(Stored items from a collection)
--

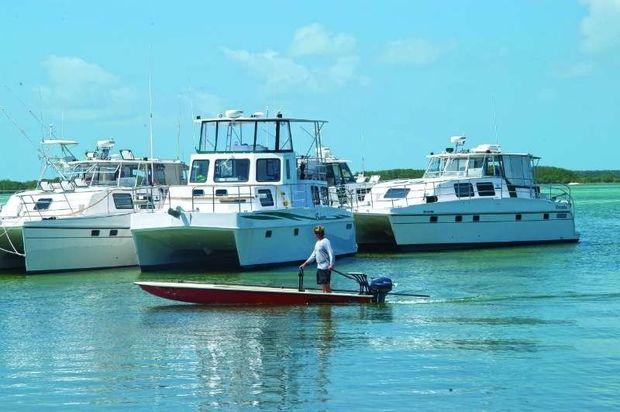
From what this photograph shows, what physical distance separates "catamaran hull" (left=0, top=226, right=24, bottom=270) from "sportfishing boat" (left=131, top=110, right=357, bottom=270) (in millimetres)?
3763

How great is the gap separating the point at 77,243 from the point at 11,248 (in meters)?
2.52

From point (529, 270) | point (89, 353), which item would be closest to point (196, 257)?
point (529, 270)

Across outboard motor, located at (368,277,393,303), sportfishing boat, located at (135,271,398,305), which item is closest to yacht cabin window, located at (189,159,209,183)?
sportfishing boat, located at (135,271,398,305)

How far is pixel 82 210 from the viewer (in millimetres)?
34188

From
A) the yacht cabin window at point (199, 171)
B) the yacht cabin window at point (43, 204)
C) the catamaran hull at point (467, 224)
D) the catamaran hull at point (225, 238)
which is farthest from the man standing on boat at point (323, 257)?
the catamaran hull at point (467, 224)

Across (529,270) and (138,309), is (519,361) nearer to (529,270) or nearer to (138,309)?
(138,309)

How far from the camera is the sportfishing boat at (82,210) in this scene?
108 feet

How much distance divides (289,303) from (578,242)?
937 inches

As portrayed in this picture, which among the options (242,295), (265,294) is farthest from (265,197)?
(265,294)

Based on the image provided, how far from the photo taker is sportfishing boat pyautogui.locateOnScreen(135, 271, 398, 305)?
75.3ft

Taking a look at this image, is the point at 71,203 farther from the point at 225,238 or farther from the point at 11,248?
the point at 225,238

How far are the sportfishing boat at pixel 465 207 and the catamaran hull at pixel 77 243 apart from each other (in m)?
10.1

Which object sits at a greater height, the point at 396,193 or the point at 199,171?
the point at 199,171

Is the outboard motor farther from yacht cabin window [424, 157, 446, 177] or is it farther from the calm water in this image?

--

§ **Problem description**:
Write out the entire listing above again, replacing "yacht cabin window" with "cabin porthole" wherever it occurs and leaving everything else the same. Leave the pictures out.

§ **Task result**:
From what this photograph shows, what physical distance separates "catamaran hull" (left=0, top=226, right=24, bottom=270) from "sportfishing boat" (left=131, top=110, right=357, bottom=270) (in millimetres)?
3763

How great is the gap separating the point at 77,243 from the point at 11,248 (in meters)?
2.52

From point (529, 270) | point (89, 353), which item would be closest to point (196, 257)?
point (529, 270)

Across outboard motor, located at (368,277,393,303), sportfishing boat, located at (135,271,398,305), which item is closest to cabin porthole, located at (189,159,209,183)?
sportfishing boat, located at (135,271,398,305)

How far is pixel 82 210 from the viewer (in millimetres)?
34188

From
A) the cabin porthole at point (199, 171)
B) the cabin porthole at point (43, 204)
C) the catamaran hull at point (467, 224)
D) the catamaran hull at point (225, 238)
which is farthest from the man standing on boat at point (323, 257)?
the catamaran hull at point (467, 224)

Across (529,270) and (138,309), is (519,361) nearer to (529,270) or nearer to (138,309)?
(138,309)

How far from the camera is the sportfishing boat at (82,210) in this scene?
108 feet

How much distance divides (289,303) from (578,242)?
937 inches

As portrayed in this picture, which among the options (242,295), (265,294) is farthest from (265,197)?
(265,294)

Based on the image provided, how far from the photo taker is sportfishing boat pyautogui.locateOnScreen(135, 271, 398, 305)?
75.3ft

Taking a look at this image, is the point at 71,203 farther from the point at 225,238 or farther from the point at 11,248?
the point at 225,238

How far are the sportfishing boat at pixel 465 207 and the catamaran hull at pixel 77 243 apart from each other (in m)?
10.1

Which object sits at a greater height, the point at 396,193 or the point at 199,171?
the point at 199,171

Is the outboard motor farther from cabin porthole [424, 157, 446, 177] or is it farther from the calm water in this image?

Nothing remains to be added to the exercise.